The teenager has travelled to many countries, where he took part in various national and international tournaments.

“I have visited more than five countries across the world because of this game. I am happy I have been able to achieve a lot from chess, which I learnt from my father Watson Weru, who has encouraged me all through,” he said.

He travelled out of the country for the first time when he was just seven years old. “I went to Serbia where I participated in the tournament’s under-eight, category and I emerged a winner,” he said.

Among other international destinations he has visited to play chess and won, include Georgia in 2006, Turkey in 2007, Vietnam in 2008 and Slovenia in 2012.

The father, is his mentor and trainer and has taken up promotion of the sport, where he trains youths in various learning institutions in the Mt Kenya region. He is also the regional co-ordinator of the sport.

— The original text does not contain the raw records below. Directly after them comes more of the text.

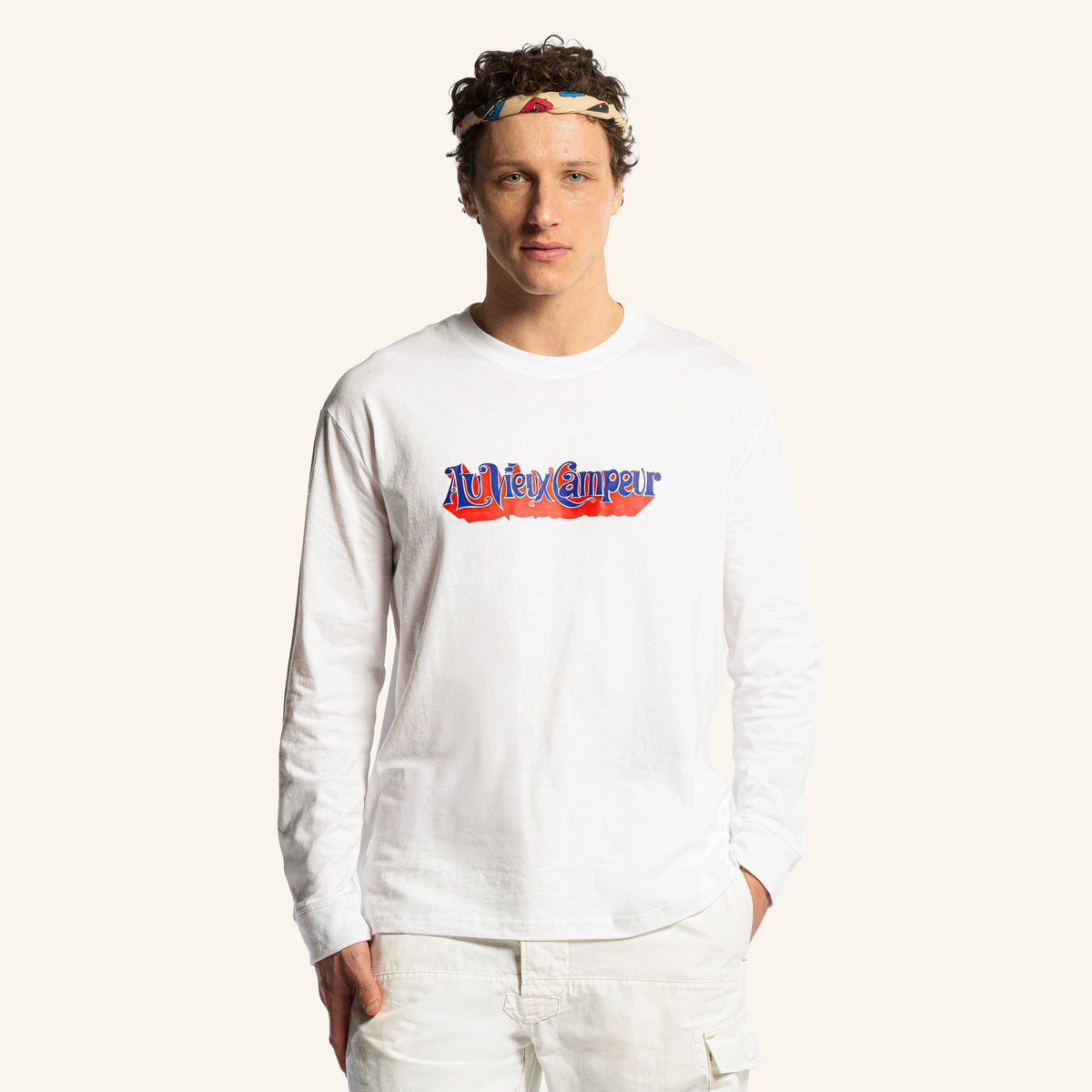 Au Vieux Campeur - Congés Payés - 1976 Blanket Long Sleeve T-shirt - White
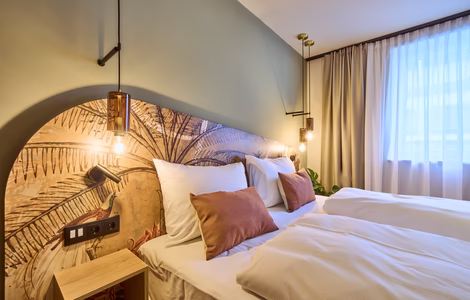 Doppelzimmer Superior mit King-Size-Bett - Hotel & Café Karol © Jakob Stickler Doppelzimmer mit modernem Design - Hotel & Café Karol © Jakob Stickler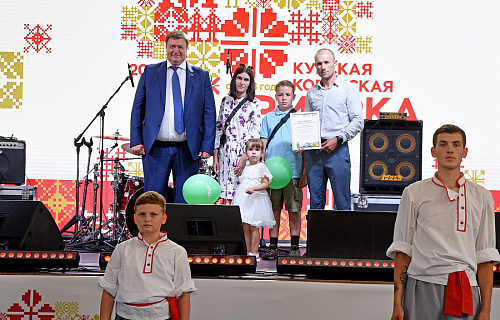 На Курской Коренской ярмарке вручили сертификаты на туристические поездки семьям участников СВО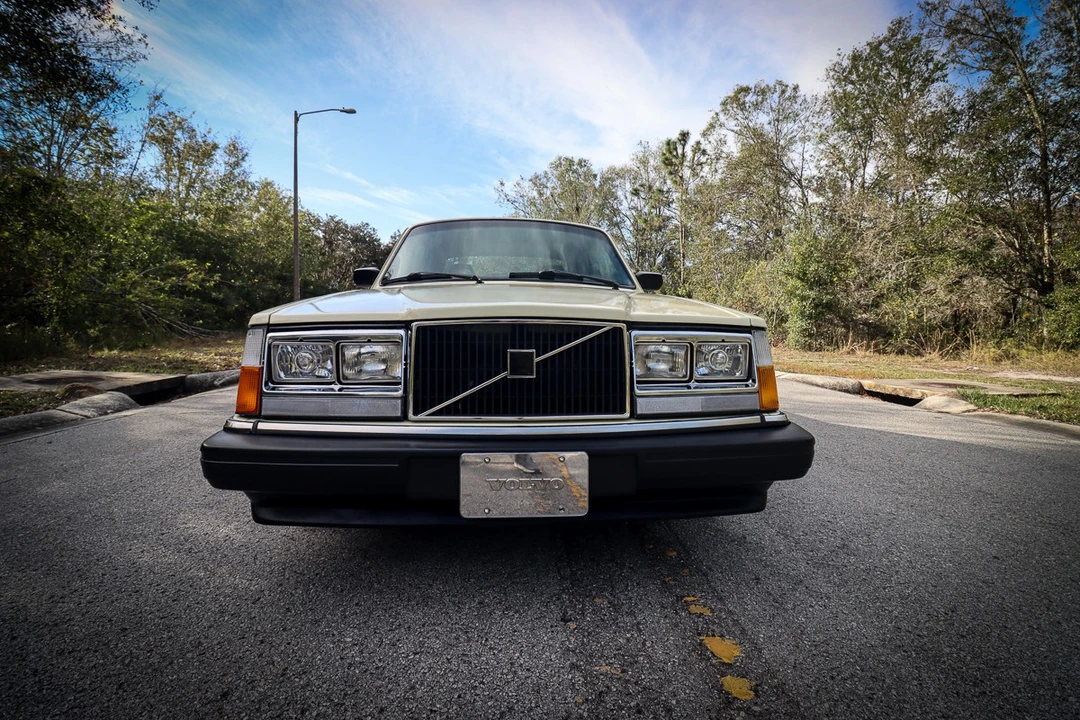 1984 Volvo 242 - Image 5 of 21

Mr Weru, who is a businessman in Karatina town, said he is proud of his son despite the hurdles he faced in raising cash to ensure he participates in various tournaments.

“I have had challenges at times raising the required funds to enable him travel from their Karatina home to various local and international destinations for tournaments. Despite facing financial challenges, I was able to travel, thanks to the help of relatives, friends and well wishers. After Form Four, I will continue playing this game until the time I achieve my lifetime dream of becoming a chess grandmaster,” Peniel said.

Weru said chess assisted him in making correct moves in his books and stationery business, which he has seen grow from scratch some 15 years ago.